- _Data records_:
-----

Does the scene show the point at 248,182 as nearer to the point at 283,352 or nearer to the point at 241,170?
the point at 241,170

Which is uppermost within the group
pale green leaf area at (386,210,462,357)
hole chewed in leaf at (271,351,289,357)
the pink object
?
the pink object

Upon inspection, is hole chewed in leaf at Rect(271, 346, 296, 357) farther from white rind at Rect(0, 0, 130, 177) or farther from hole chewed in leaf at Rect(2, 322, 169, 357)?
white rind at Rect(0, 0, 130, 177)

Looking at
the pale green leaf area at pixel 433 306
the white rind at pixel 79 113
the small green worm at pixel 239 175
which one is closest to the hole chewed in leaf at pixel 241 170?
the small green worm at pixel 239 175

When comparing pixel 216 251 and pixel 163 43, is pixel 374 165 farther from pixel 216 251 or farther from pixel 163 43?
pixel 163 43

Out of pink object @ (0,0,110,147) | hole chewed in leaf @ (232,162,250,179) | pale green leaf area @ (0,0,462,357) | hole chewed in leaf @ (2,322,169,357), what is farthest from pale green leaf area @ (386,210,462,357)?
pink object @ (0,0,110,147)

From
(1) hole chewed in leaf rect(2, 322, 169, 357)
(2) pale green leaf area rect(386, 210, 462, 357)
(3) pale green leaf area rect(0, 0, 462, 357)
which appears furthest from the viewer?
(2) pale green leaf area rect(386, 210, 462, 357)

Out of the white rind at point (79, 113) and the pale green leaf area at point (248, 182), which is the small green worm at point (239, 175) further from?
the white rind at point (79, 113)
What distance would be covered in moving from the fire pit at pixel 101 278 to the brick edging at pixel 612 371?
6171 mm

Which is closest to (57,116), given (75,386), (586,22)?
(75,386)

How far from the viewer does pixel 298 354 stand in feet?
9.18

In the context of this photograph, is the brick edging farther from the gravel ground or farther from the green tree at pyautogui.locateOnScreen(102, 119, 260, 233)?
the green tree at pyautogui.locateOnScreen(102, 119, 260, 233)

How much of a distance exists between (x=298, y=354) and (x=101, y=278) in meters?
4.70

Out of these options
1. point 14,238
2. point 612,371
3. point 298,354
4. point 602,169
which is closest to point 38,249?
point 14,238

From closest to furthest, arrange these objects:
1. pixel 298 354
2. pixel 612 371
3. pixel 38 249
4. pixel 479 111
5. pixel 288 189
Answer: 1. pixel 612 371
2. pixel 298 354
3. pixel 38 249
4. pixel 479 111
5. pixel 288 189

-----

- _What you are asked to do_:
Copy every line of the data records above without changing anything.

- _Task solution_:
Does the scene show the point at 248,182 as nearer to the point at 283,352 or nearer to the point at 241,170?
the point at 241,170

Which is uppermost within the group
pale green leaf area at (386,210,462,357)
hole chewed in leaf at (271,351,289,357)
the pink object
?
the pink object

Upon inspection, is hole chewed in leaf at Rect(271, 346, 296, 357) farther from white rind at Rect(0, 0, 130, 177) or farther from hole chewed in leaf at Rect(2, 322, 169, 357)?
white rind at Rect(0, 0, 130, 177)

Looking at
the pale green leaf area at pixel 433 306
the white rind at pixel 79 113
the small green worm at pixel 239 175
which one is closest to the hole chewed in leaf at pixel 241 170?
the small green worm at pixel 239 175

When comparing pixel 216 251 and pixel 163 43, is pixel 374 165 farther from pixel 216 251 or farther from pixel 163 43?
pixel 163 43

Out of pink object @ (0,0,110,147) | hole chewed in leaf @ (232,162,250,179) | pale green leaf area @ (0,0,462,357) | hole chewed in leaf @ (2,322,169,357), what is farthest from pale green leaf area @ (386,210,462,357)?
pink object @ (0,0,110,147)

From
(1) hole chewed in leaf rect(2, 322, 169, 357)
(2) pale green leaf area rect(386, 210, 462, 357)
(3) pale green leaf area rect(0, 0, 462, 357)
which appears furthest from the viewer?
(2) pale green leaf area rect(386, 210, 462, 357)

Out of the white rind at point (79, 113) and the pale green leaf area at point (248, 182), which is the small green worm at point (239, 175) further from?
the white rind at point (79, 113)
What distance would be covered in moving from the fire pit at pixel 101 278 to the brick edging at pixel 612 371?
6171 mm

Which is closest to (57,116), given (75,386), (586,22)?
(75,386)

How far from the viewer does pixel 298 354 stand in feet?
9.18

In the context of this photograph, is the brick edging farther from the gravel ground or farther from the green tree at pyautogui.locateOnScreen(102, 119, 260, 233)?
the green tree at pyautogui.locateOnScreen(102, 119, 260, 233)

How much of a distance exists between (x=298, y=354) and (x=101, y=278) in meters?
4.70

Out of these options
1. point 14,238
2. point 612,371
3. point 298,354
4. point 602,169
which is closest to point 38,249?
point 14,238

From closest to furthest, arrange these objects:
1. pixel 298 354
2. pixel 612 371
3. pixel 38 249
4. pixel 479 111
5. pixel 288 189
Answer: 1. pixel 612 371
2. pixel 298 354
3. pixel 38 249
4. pixel 479 111
5. pixel 288 189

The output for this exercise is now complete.